Question from my backup guys and I couldn't find a good answer in the docs- I don't understand the structure of the data model data on the system. Indexes with a data model defined have a datamodel_summary directory:
[splunk@splunk3 splunk]$ ll ./firewall
total 60
drwx------. 37 splunk splunk 4096 May 2 13:26 colddb
drwx------. 340 splunk splunk 24576 May 2 13:35 datamodel_summary
drwx------. 306 splunk splunk 20480 May 3 10:06 db
drwx------. 2 splunk splunk 4096 Aug 17 2013 thaweddb
In the _internaldb index directory, I seem to have one of these and another "summary" directory that looks like it's associated somehow with the splunk deployment monitor:
[splunk@splunk3 splunk]$ ll _internaldb/
total 532
drwx------. 2216 splunk splunk 126976 May 3 09:47 colddb
drwx------. 2519 splunk splunk 184320 May 3 09:55 datamodel_summary
drwx------. 306 splunk splunk 28672 May 3 10:08 db
drwx------. 2519 splunk splunk 184320 May 3 09:50 summary
drwx------. 2 splunk splunk 4096 Aug 16 2013 thaweddb
[splunk@splunk3 splunk]$ ll _internaldb/summary/998_163BFC27-2C4C-4CDE-83CD-F8B48C29BA80/20D17CF6-2E61-47A1-B3A4-FF57509916DF/
total 596
drwx------. 2 splunk splunk 32768 Dec 23 05:10 splunk_deployment_monitor_nobody_1a56f43bf8d5bf20
drwx------. 2 splunk splunk 32768 Dec 23 05:10 splunk_deployment_monitor_nobody_26e747c470c62ba8
<snip several lines />
drwx------. 2 splunk splunk 24576 Jan 11 14:08 splunk_deployment_monitor_nobody_NSd0dc3ea132443bbf
From the backup perspective, the backups are throwing a thousands of errors each night for non-existant files (were there when the drive was scanned, but not when it came time to back up). I'm fairly sure it's okay to tell them to exclude the datamodel_summary (and summary) directories entirely since they can be recreated after a restore, but for my own sanity I'd like to understand the structure a bit more.

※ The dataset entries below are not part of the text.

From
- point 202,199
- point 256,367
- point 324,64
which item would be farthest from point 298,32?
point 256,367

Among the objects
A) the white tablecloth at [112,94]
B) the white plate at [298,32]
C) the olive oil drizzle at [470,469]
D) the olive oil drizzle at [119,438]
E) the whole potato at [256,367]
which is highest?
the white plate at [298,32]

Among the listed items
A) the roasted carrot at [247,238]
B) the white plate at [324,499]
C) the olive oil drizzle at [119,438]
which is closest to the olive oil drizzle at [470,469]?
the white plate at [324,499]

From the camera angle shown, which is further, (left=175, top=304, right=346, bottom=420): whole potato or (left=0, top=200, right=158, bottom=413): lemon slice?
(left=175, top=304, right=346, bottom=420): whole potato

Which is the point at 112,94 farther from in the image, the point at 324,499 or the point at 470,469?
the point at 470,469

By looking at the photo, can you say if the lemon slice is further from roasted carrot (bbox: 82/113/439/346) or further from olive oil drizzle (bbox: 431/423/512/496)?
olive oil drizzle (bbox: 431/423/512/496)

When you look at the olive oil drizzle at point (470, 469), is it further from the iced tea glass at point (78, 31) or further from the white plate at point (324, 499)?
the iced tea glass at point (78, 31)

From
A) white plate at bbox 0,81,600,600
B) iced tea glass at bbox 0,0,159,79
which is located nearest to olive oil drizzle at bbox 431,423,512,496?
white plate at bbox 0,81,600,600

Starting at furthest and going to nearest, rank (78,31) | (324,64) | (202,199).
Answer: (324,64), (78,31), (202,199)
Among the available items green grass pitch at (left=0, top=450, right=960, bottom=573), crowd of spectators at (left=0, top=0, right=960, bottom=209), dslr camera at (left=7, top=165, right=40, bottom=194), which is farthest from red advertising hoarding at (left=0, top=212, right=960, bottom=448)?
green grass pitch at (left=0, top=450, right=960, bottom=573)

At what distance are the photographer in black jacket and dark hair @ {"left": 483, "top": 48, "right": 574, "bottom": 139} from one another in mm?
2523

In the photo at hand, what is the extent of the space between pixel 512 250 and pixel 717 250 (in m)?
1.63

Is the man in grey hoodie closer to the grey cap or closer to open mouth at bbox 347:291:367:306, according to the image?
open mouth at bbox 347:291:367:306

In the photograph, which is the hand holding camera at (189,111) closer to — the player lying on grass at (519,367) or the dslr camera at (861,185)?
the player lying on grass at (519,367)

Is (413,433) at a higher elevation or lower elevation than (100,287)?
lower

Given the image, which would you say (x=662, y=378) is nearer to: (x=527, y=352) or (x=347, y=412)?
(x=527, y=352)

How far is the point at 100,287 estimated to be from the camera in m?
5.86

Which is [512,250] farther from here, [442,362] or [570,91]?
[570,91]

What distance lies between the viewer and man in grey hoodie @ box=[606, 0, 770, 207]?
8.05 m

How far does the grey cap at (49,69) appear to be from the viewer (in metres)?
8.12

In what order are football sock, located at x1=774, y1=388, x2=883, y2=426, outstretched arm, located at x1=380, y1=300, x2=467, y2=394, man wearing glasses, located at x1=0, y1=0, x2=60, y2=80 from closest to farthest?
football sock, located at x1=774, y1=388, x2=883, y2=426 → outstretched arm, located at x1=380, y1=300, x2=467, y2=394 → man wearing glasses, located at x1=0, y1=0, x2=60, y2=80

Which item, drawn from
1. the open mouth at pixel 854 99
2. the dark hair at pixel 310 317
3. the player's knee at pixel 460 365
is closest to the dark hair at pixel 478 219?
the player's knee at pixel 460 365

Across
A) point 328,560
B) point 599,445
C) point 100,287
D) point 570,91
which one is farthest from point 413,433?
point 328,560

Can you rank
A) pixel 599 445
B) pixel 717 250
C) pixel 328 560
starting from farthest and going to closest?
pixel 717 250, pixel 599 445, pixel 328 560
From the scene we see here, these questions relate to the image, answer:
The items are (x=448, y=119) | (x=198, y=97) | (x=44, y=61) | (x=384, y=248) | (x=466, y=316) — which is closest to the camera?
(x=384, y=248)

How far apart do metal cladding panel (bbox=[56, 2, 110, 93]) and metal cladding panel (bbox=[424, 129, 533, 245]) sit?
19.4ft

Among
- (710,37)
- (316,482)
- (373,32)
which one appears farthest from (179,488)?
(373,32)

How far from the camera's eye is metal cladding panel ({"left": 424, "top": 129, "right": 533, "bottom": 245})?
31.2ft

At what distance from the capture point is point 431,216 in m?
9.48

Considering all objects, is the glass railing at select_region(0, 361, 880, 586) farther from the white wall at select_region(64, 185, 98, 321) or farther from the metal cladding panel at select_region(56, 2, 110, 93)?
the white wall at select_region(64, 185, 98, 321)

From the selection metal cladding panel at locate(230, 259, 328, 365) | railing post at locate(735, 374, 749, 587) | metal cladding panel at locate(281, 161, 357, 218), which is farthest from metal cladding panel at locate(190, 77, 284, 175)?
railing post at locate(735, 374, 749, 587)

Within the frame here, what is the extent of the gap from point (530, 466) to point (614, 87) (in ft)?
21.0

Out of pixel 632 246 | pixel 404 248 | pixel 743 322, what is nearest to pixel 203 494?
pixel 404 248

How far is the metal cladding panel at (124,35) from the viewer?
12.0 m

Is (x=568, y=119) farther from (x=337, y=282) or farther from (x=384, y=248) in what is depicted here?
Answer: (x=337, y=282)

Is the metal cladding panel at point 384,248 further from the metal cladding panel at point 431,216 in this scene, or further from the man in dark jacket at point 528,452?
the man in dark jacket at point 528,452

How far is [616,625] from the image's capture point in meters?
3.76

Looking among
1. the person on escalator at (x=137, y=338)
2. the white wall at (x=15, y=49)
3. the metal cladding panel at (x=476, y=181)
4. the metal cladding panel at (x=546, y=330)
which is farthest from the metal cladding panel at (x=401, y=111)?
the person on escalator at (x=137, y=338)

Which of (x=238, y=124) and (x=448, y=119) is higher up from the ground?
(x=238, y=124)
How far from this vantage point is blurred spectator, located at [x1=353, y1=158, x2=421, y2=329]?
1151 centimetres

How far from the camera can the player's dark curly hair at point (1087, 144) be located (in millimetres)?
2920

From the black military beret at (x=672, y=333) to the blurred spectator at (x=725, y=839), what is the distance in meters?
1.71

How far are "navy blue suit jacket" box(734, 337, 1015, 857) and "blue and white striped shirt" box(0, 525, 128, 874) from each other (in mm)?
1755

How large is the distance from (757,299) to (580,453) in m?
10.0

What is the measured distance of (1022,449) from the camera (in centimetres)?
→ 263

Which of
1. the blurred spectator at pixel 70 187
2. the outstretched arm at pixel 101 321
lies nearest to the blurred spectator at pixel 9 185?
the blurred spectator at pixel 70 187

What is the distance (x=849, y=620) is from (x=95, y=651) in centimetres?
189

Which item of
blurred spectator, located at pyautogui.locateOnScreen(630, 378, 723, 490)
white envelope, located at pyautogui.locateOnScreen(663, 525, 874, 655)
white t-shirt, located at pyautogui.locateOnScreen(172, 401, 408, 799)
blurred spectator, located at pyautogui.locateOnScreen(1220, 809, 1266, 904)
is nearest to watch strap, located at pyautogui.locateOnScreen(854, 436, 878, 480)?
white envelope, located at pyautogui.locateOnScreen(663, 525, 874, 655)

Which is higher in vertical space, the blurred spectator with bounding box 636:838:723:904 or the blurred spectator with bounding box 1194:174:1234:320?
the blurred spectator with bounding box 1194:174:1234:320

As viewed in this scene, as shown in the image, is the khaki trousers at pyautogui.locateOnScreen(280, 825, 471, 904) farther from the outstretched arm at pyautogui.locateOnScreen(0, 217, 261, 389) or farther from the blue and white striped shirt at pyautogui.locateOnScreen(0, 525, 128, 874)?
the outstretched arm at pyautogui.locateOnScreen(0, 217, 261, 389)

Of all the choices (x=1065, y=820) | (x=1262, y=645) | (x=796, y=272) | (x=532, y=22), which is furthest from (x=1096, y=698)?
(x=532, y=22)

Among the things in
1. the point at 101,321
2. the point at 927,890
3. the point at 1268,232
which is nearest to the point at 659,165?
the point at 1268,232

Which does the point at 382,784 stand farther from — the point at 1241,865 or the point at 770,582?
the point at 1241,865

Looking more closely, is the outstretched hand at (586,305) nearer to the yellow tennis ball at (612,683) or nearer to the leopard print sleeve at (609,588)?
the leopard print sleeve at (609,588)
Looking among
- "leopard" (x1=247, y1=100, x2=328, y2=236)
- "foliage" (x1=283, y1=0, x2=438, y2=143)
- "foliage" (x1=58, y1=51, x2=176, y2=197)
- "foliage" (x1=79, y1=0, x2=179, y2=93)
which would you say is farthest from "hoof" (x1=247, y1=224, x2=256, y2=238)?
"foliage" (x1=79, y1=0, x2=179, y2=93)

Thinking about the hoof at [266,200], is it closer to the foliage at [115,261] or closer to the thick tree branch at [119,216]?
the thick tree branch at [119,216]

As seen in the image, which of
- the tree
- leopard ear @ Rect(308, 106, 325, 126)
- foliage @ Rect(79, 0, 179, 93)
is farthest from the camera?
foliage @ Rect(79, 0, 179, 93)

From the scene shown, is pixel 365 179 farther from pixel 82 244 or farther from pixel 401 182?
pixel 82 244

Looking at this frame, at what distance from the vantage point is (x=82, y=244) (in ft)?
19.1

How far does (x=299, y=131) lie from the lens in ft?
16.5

Exclude the datamodel_summary
directories from backup.
If you restore an index, Splunk recreates the accelerated data model (that is what is stored in datamodel_summary
) automatically.
The summary directory you see are for summary databases , this one seems to be generated by the deployment monitor app.
Your tsdix files should go in the data model_summary dir if you do not tell them otherwise (in / via indexes.conf , look for tsidx_homepath or similar)
By default summary data should go to $SPLUNK_HOME/var/lib/splunk/database/summary
indexes.conf - tstatsHomePath for datamodels
indexes.conf - tsidxStatsHomePath for accelerations
indexes.conf - summaryHomePath for summary data
I think the summary directory is related to report acceleration turned on for a search owned by nobody in the splunk_deployment_monitor
app... I also think those two kinds of accerelations don't need to be backed up because they don't contain anything unique but rather only summaries of existing index data.